1. A coberto da ap. ..., de …/…/…, foi pedido o registo de aquisição do prédio n.º …,

freguesia e concelho de ..., a favor de ..., …, … e … (1/4 sem determinação de parte ou direito, em representação do legatário ..., falecido em 4 de Agosto de 2008), e de ... (1/4), ... (1/4) e ... (1/4), por legado.

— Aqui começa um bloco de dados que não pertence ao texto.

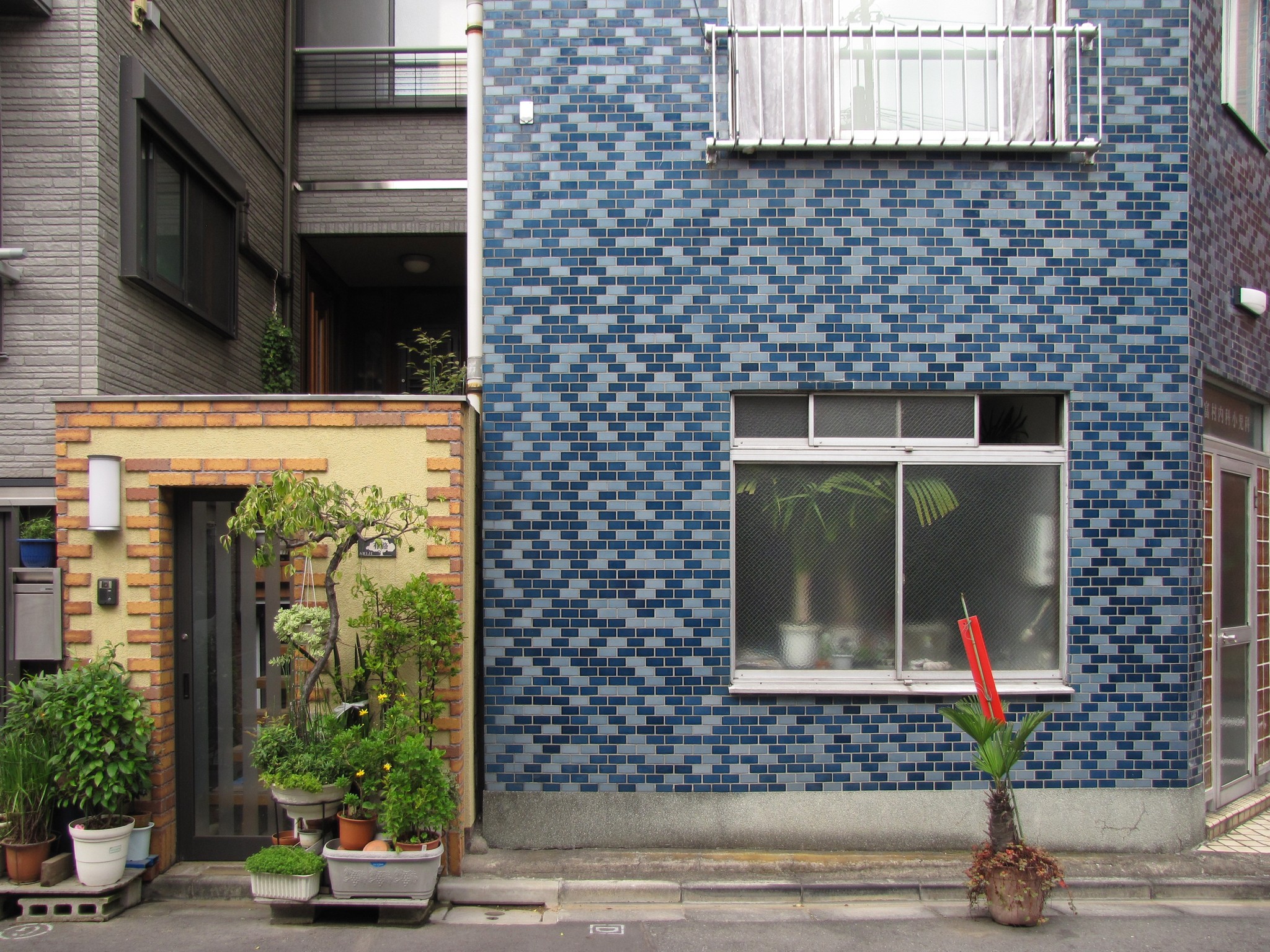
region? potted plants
[17,517,56,568]
[937,694,1081,927]
[219,471,468,901]
[0,640,155,886]
[736,463,960,670]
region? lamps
[1233,285,1266,318]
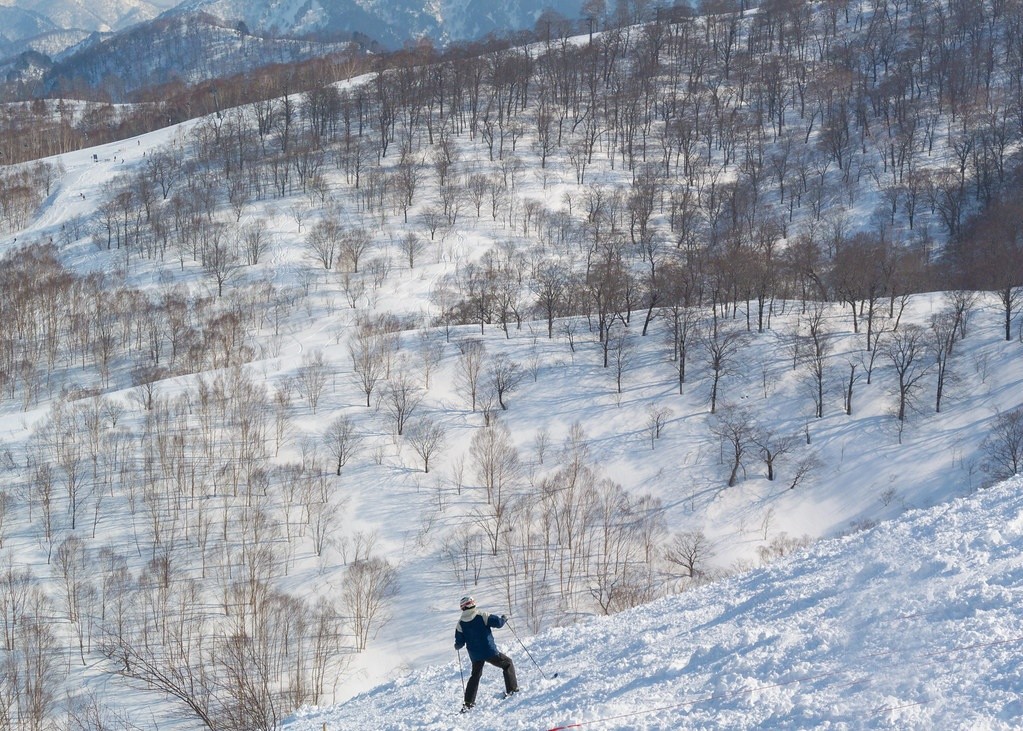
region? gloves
[501,614,509,623]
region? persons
[454,596,519,711]
[11,139,177,244]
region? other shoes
[508,688,521,694]
[466,702,476,710]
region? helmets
[460,596,475,612]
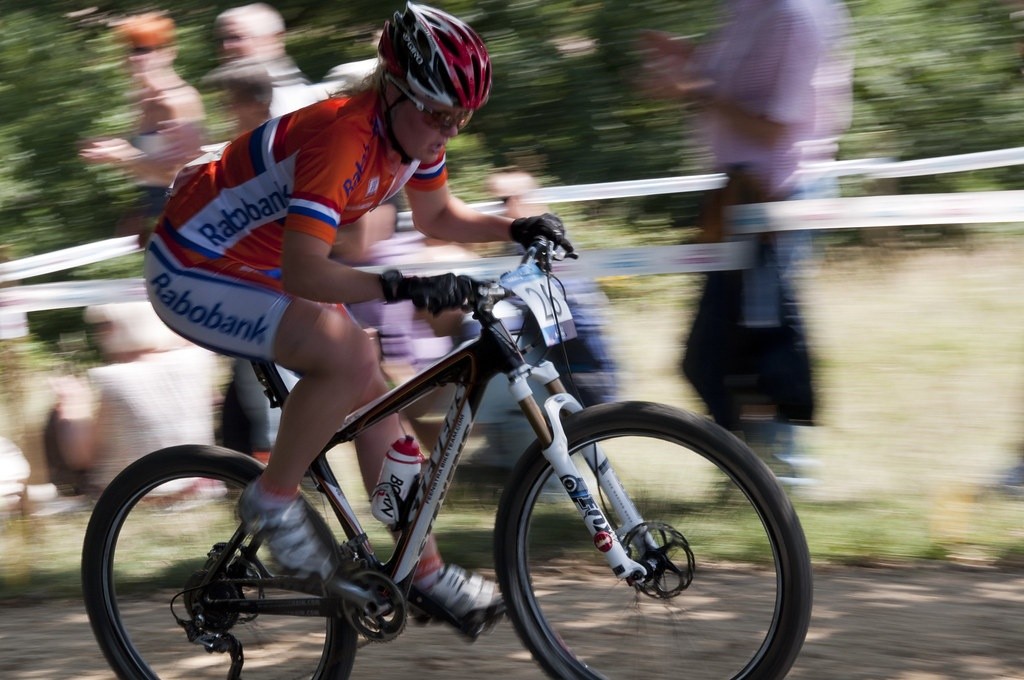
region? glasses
[379,70,475,130]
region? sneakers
[398,559,507,624]
[237,480,318,573]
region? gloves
[509,212,575,261]
[378,266,469,319]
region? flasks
[371,433,420,528]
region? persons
[136,0,572,627]
[637,0,860,502]
[2,3,621,516]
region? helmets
[374,4,496,113]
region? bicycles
[81,211,815,679]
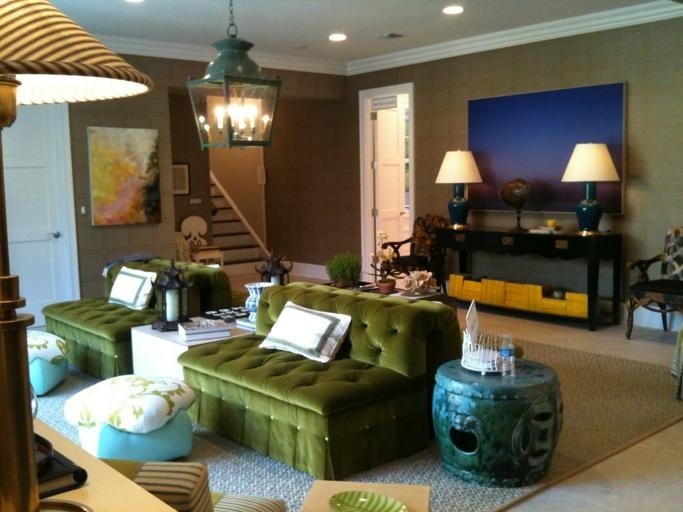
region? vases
[377,279,395,294]
[241,281,275,321]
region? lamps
[148,260,190,331]
[186,0,283,152]
[0,0,152,512]
[252,248,294,288]
[434,149,482,226]
[560,141,621,236]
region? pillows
[104,265,157,312]
[254,302,351,363]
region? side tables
[131,322,252,379]
[434,355,561,488]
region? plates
[328,489,407,511]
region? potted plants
[327,251,363,287]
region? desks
[435,224,621,334]
[321,281,457,318]
[298,479,429,512]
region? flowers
[369,247,405,281]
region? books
[34,448,86,499]
[177,318,231,342]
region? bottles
[499,334,517,379]
[243,281,275,322]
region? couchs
[26,328,66,397]
[40,257,252,380]
[62,373,194,460]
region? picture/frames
[169,161,192,196]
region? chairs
[181,214,224,266]
[98,459,289,512]
[625,229,682,337]
[384,216,448,287]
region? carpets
[0,298,682,512]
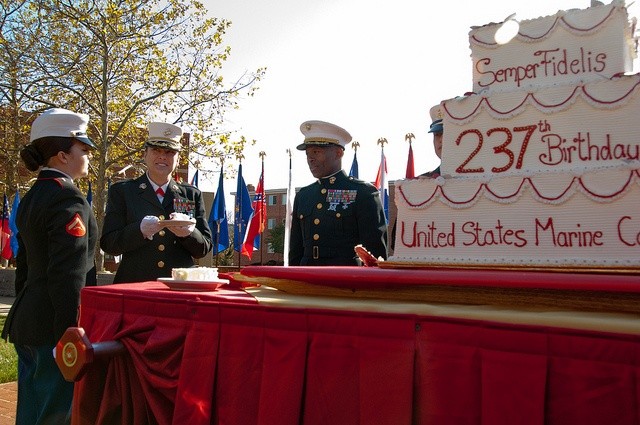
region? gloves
[139,215,165,240]
[167,218,197,238]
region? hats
[30,107,98,150]
[427,104,443,134]
[296,120,352,151]
[146,122,184,152]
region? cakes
[169,211,189,221]
[387,0,640,269]
[171,267,217,281]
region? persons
[418,103,444,177]
[0,108,99,424]
[99,121,213,284]
[286,120,388,267]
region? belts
[303,246,338,260]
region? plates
[160,219,195,228]
[156,275,229,292]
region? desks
[72,281,640,425]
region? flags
[102,174,119,273]
[85,181,93,215]
[241,170,267,261]
[190,172,202,188]
[373,151,389,227]
[1,191,11,267]
[172,170,183,182]
[402,145,418,180]
[349,153,360,178]
[231,167,255,251]
[208,168,229,257]
[284,166,294,268]
[7,187,21,262]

1.1. Para prova do facto aquisitivo foi junta certidão do testamento cerrado de ...,

titular inscrito do prédio objecto mediato do registo, de que se extrai, com relevância para a qualificação, que a ..., …, … e ... é deixado «o prédio urbano sito na Rua ..., …, no ..., da freguesia de ..., Concelho de ..., inscrito na matriz sob o artigo ...».

1.2. Mais se retira, da aludida certidão, que o testador faleceu em 5 de Dezembro de 2010, no estado de viúvo de ..., e que o seu testamento foi aprovado por

instrumento notarial e apresentado para abertura no dia 10 de Dezembro de 2010, lavrando-se o competente acto notarial.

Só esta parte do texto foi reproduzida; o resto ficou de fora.